Monday, January 08, 2007

Joshua, Black Brother



Here’s an African-American hero from Marvel that I’m betting most of you never saw: Joshua! Joshua was a Nelson Mandela type who appeared in Marvel’s 1971 SAVAGE TALES #1. If I’m correct, it’s the only story from that badly distributed first issue (it would be more than a year before the second issue) that has never been reprinted. Sadly, it isn’t any good. It IS, however, fascinating!

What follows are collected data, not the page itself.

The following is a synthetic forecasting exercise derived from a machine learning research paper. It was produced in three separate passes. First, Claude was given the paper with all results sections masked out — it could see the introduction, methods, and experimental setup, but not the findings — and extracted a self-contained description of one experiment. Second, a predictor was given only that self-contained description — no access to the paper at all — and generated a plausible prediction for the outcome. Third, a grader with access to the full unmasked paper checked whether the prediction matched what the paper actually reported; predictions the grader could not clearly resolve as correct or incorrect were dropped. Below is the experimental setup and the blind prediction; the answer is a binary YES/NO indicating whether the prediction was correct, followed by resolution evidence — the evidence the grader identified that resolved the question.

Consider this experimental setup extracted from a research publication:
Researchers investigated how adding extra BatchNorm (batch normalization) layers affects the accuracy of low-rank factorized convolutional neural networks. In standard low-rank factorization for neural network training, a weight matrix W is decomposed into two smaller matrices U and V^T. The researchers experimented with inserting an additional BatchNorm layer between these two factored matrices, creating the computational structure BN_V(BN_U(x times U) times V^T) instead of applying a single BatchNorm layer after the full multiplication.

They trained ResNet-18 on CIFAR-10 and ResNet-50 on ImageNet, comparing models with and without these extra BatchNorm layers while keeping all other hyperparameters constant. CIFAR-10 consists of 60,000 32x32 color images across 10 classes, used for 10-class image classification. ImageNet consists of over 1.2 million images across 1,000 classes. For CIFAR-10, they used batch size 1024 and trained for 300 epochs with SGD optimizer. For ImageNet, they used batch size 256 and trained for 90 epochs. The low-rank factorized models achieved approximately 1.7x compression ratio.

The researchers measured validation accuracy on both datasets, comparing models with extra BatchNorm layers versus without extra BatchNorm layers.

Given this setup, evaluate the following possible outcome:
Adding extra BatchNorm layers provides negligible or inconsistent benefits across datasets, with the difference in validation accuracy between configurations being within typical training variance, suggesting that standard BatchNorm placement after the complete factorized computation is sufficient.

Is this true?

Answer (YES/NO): NO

Set in Africa during the apartheid years (which were, of course, then current), BLACK BROTHER purports to be a serious look at a black activist attempting to make a difference and running up against unexpected odds on all fronts. Even his wife tries to kill him! He’s not a super hero, just a guy who wants to help. I have no reason to believe that he would have ever become a super hero, either. It’s all rather heavy handed actually. This story predates slightly the blaxploitation era in films of the seventies but that’s what it’s closest to with an air of sex and violence hanging over it.
Roy Thomas in his bio of the author admits that "Sergius O’Shaugnessy" is a pseudonym but does not reveal for whom. It is, of course, now widely known to be a name used by Denny O’Neil when he was working at Charlton prior to moving to DC. This would have been during Denny’s celebrated "relevant" period which brought us the darker BATMAN as well as the fondly recalled (but let’s be honest also pretty heavy-handed) GREEN LANTERN-GREEN ARROW. Perhaps he was not permitted contractually to work for Marvel at the time but couldn’t resist the opportunity for a more adult storyline. Perhaps he simply wanted to disavow the resulting piece. Whatever the reason, he returned to his pseudonym.

The art, on the other hand, is good black and white work from the Marvel dream team of Gene Colan and Tom Palmer, then best known for their classic work on DOCTOR STRANGE a couple of years earlier and with TOMB OF DRACULA just coming up. Great stuff from that pair as always!

If BLACK BROTHER was ever reprinted, revived or even finished, I never saw it. When the mag returned later on it was nearly all Conan and Ka-Zar and no more attempts at civil rights dramas.